In our public schools, “zero tolerance” policies impose unwavering, pre-determined consequences for certain behavior, with little or no discretion given to school officials enforcing the policies. You can’t blame school districts entirely – the federal government bears some responsibility. In 1994, the Gun-Free Schools Act, forced each state (upon threat of losing federal funding) to pass laws requiring local educational agencies to, among other things, impose a minimum year expulsion upon a student who brings a weapon to school. Sound familiar? It should. The policy is firmly rooted in the idea of mandatory minimum sentences for adult crimes.
Such mandatory minimums remove a judge’s discretion to impose any punishment lower than the statutory floor. Mitigating information about the offense and offender becomes irrelevant, because the judge is powerless to impose a below-minimum sentence.
Last year, Attorney General Eric Holder urged reform of mandatory minimum sentencing, so that individuals accused of certain low-level federal drug crimes no longer face excessive mandatory minimum sentences.
Even the nation’s top prosecutor acknowledges that “mando mins” have “resulted in unduly harsh sentences and perceived or actual disparities that do not reflect our Principles of Federal Prosecution.”
In sum, for adult criminal defendants, the mandatory minimum approach to punishment may be too draconian.
For schools and our children, “mando mins” are apparently just fine. Especially when they are repackaged as “zero tolerance” policies.
There is no question that students who bring actual weapons to class with evil plans should face harsh penalties like expulsion. But how did we get to Pop-Tarts and fingers?
At this point, schools cannot blame the Gun Free Schools Act, because these items are simply not weapons under the applicable definition, 18 U.S.C. § 921(a)(3)(4) 18 U.S.C. § 921(a)(3)(4). And while it’s true Ohio law vaguely requires school boards to adopt “zero tolerance” policies, without a whole lot of guidance, it’s clear that schools have irrationally overreacted.
Exhibit A? The Columbus School Board’s “look-alike” weapon definition upon which this principal apparently based the suspension:
“Possessing, transmitting, or using any kind of firearm, knife, razor, club, chain or other look-alike or replica object or item which can be considered a weapon or used as a weapon.”
First, a finger is not an “object or item” because it’s not separate from your body – unless you cut it off in shop class.

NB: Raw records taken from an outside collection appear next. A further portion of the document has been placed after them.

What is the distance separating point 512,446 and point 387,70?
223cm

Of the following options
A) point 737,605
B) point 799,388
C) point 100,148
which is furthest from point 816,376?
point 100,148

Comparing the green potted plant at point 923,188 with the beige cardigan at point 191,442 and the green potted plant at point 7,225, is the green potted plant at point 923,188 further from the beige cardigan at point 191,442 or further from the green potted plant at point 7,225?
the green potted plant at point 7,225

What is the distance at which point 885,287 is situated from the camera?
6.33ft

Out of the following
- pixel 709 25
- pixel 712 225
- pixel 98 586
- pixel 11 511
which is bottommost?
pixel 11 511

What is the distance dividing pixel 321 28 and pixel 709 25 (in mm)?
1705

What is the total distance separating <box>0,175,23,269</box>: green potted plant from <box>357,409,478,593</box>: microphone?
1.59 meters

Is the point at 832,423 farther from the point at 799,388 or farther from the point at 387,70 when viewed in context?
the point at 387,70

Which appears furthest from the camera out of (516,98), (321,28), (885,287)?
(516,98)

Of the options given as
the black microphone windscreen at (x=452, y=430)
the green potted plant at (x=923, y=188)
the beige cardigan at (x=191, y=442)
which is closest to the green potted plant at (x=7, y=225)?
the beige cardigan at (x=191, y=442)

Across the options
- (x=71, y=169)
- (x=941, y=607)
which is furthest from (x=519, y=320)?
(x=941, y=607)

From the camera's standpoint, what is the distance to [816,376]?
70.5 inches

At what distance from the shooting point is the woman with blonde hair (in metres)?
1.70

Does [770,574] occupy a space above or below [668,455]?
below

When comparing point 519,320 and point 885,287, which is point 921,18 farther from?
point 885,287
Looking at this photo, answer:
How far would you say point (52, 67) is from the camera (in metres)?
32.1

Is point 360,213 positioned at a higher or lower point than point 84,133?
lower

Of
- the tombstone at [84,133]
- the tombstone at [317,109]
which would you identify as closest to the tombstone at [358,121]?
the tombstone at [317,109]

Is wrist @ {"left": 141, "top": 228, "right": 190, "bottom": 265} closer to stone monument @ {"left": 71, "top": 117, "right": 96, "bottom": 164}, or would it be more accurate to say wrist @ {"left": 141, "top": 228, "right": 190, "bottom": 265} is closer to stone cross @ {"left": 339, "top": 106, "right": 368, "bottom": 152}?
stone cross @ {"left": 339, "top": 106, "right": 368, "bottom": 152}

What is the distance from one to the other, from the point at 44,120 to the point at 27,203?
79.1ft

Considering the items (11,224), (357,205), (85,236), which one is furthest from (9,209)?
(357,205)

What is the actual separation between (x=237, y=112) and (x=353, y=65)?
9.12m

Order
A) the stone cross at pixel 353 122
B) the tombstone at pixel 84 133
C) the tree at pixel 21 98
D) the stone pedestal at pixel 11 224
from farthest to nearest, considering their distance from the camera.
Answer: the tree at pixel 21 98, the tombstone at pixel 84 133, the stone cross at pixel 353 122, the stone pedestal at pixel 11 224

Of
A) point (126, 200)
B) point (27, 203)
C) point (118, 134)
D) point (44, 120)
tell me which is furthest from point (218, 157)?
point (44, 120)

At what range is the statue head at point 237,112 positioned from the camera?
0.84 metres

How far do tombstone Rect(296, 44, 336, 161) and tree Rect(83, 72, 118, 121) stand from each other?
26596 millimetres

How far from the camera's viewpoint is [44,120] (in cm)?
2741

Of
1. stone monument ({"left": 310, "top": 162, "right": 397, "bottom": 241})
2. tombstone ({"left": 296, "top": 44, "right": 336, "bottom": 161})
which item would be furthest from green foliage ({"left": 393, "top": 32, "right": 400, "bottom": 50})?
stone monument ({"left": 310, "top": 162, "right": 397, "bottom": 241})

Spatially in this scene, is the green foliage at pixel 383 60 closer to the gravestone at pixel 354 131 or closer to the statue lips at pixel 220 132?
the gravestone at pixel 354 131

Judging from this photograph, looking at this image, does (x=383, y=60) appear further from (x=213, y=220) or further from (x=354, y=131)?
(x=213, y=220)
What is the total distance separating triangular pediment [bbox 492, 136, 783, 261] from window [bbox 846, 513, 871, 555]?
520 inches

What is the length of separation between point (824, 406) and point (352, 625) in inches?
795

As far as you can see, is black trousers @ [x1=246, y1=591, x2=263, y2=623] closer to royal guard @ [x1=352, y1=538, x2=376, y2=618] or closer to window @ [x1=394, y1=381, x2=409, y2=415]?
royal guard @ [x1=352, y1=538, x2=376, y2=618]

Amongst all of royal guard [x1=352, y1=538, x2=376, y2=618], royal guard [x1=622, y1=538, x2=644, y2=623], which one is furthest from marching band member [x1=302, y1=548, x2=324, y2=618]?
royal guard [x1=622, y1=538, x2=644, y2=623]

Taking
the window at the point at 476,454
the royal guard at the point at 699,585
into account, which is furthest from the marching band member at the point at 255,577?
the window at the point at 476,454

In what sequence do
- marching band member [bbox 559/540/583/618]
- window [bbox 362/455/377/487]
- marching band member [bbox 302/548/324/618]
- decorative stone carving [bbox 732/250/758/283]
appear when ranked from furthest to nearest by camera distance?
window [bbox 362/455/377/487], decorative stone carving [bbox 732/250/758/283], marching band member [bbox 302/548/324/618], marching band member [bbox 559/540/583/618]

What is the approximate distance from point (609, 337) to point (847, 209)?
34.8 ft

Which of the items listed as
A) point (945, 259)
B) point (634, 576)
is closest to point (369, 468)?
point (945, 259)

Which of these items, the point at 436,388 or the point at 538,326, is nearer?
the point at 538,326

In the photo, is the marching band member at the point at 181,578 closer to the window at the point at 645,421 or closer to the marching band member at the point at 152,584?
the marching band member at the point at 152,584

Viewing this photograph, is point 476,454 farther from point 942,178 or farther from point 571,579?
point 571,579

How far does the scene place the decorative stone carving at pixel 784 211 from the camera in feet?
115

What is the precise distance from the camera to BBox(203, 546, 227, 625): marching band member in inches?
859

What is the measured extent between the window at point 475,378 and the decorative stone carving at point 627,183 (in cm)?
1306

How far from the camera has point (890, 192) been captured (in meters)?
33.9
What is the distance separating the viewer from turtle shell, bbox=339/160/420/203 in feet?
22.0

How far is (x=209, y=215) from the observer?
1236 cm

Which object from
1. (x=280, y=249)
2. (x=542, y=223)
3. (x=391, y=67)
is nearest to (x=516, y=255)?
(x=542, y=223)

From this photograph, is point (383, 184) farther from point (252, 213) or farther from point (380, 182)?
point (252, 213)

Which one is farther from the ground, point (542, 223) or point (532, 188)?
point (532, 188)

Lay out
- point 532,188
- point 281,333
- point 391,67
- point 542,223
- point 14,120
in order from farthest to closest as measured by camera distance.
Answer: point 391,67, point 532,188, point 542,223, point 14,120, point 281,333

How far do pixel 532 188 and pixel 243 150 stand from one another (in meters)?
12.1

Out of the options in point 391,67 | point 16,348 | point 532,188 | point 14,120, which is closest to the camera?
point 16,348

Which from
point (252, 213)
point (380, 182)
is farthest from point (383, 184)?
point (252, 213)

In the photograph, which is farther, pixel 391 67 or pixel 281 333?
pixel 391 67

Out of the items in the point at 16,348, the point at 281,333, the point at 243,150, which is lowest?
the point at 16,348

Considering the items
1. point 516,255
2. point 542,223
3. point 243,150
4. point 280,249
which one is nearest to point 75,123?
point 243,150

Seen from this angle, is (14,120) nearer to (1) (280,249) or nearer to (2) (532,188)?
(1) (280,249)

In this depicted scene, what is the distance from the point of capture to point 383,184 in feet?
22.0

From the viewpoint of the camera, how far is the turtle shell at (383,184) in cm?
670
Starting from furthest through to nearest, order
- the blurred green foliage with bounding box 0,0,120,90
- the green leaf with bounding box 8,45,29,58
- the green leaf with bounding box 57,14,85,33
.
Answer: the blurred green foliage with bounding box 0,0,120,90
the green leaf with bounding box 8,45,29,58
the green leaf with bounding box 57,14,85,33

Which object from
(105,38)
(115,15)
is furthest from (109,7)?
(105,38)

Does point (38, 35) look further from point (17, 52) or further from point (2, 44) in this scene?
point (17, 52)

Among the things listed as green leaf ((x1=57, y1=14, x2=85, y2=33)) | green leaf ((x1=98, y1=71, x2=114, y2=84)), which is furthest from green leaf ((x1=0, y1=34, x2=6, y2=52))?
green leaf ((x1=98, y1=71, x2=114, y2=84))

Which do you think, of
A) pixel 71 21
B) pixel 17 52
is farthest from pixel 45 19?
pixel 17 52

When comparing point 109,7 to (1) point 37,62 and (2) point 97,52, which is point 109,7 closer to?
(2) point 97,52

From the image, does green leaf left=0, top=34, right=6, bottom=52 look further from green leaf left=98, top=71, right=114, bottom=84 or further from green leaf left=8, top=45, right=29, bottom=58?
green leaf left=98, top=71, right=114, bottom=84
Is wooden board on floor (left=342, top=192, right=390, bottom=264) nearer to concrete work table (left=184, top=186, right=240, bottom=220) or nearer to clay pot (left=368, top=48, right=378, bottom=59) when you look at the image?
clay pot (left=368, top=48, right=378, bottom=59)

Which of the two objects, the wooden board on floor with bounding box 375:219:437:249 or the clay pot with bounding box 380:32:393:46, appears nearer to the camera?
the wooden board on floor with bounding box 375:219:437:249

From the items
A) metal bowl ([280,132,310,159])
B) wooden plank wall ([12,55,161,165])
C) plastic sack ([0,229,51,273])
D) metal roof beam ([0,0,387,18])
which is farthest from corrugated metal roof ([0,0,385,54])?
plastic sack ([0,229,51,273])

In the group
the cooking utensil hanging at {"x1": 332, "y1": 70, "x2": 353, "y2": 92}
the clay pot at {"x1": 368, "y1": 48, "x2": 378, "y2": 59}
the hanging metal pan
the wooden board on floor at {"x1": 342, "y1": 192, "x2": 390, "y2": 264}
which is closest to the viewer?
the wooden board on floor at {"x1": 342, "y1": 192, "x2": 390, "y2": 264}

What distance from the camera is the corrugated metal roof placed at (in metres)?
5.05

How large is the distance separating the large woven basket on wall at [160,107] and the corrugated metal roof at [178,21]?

Second, a finger cannot be “considered a weapon” nor can it be “used as a weapon,” unless you’re Chuck Norris.
Third, the policy is also pretty vague. Due process will render a law void for vagueness if its terms are not clearly defined such that a person of ordinary intelligence can readily identify what it prohibits. After reading that policy, do you know for sure what you can and can’t bring to school? Did you conclude after reading it that you could not bring your own finger?
The school district doesn’t burn a lot of calories considering the precarious constitutionality of these policies. This is because the school can just suspend first, and plan on parents and children not having the time or money to invest in litigation over their constitutional rights.
School violence is indeed a real threat. On the other hand we must not let terror cause us to jettison common sense. A child’s punishment should fit his or her crime. Kindergartners playing cops and robbers using their finger are not the same as disturbed teens with AR-15’s on a campus rampage.
School officials here are exercising discretion without oversight, and their snap decisions on imaginary weapons are affecting real futures. Even in instances where a school official is capable of common sense, these mandatory sentencing policies can strip away whatever discretion and mercy could have been applied in an individual case.
Mandatory sentencing is increasingly being reconsidered as more harmful than beneficial. If we’re rethinking it for our inmates, perhaps we should rethink it for the students – “cops” and “robbers” alike.